# Introduction to Parallel Computing Exercise 2 (Deadline: June 21)

## Wolfgang Schreiner RISC-Linz

### May 14, 1999

Write on the Convex SPP a parallel (Fortran or C) program solving the "All Pairs Shortest Path" problem.Take the sequential program on the course page as the starting point and use the MPI library to develop the parallel program in the message passing model.

1. Compile the sequential program with `-O2`. Measure the execution times of function `path` for matrix sizes 256 and 384 and take these times as the base times of all your comparisons with the parallel program. Make sure that you apply the same optimizations to the sequential code that you apply to the parallel code for a fair comparison.
2. Write a MPI program that implements a row/column-oriented solution organizing all processors in a ring (as for the matrix multiplication algorithm) discussed in class. After each "communication round", the result has to be gathered and scattered for the next round.

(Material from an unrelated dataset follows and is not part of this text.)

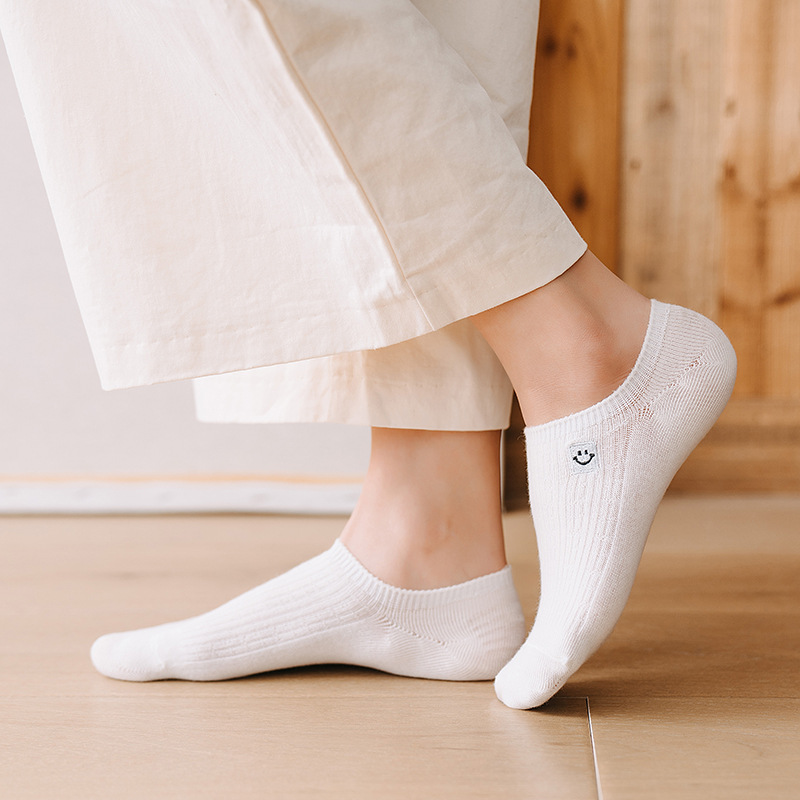 Dreamlikelin Summer Invisible Socks Smile Face Embroidery Solid Color Women Cotton Fashion Boat Socks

For developing the MPI program

• call `mpa -sc parallel` to move to subcomplex "parallel",
• include `/usr/convex/mpich/bin` in your PATH,
• include `/usr/convex/mpich/man` in your MANPATH,
• compile the program with `mpicc` or `mpif77` (`-O2`),
• call `mpirun -np n program` to run program with n processes.
• use `MPI_Wtime` to measure wall clock times,
Manual pages are available for `MPI`, `mpicc`, `mpif77`, `mpirun`, `mpiclean`, and for all the MPI library calls. Various environment variables can be used to customize the execution (see the man pages).
3. Compile the program with `-O2` and and measure the execution times for both input sizes and 1, 2, 4, 8, 12 processors.
4. Determine the asymptotic isoefficiency function for the algorithm using T(s)=s+1 as the time required for sending a message of s words (assume that a scatter to n processors takes the same time as sending n partial messages). By which factor should the dimension of the matrix grow to maintain constant efficiency if we increase the processor number from 1 to 2, 4, 8, 12?

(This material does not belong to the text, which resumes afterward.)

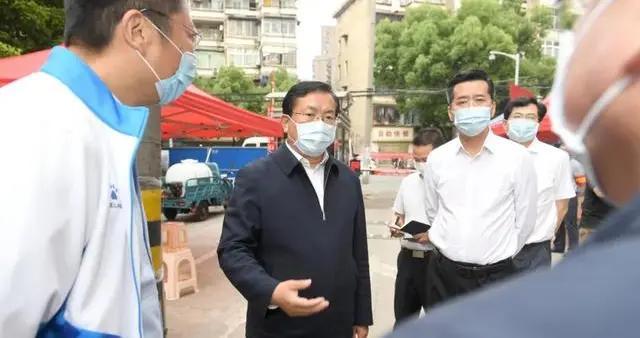 王忠林检查武汉三民小区防控工作:深刻汲取教训,人命关天的事决不能慢慢悠悠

Test this claim by running benchmarks with 1, 2, 4, 8, 12 processors increasing your matrix size (from 256 respectively 384) correspondingly.

5. Write a report documenting your results including
• the source code,
• execution times (numerical tables and graphical diagrams),
• speedups (numerical tables and graphical diagrams),
• efficiencies (numerical tables and graphical diagrams),
• the isoefficiency analysis and the corresponding benchmarks,
• other findings, problems, comments, etc.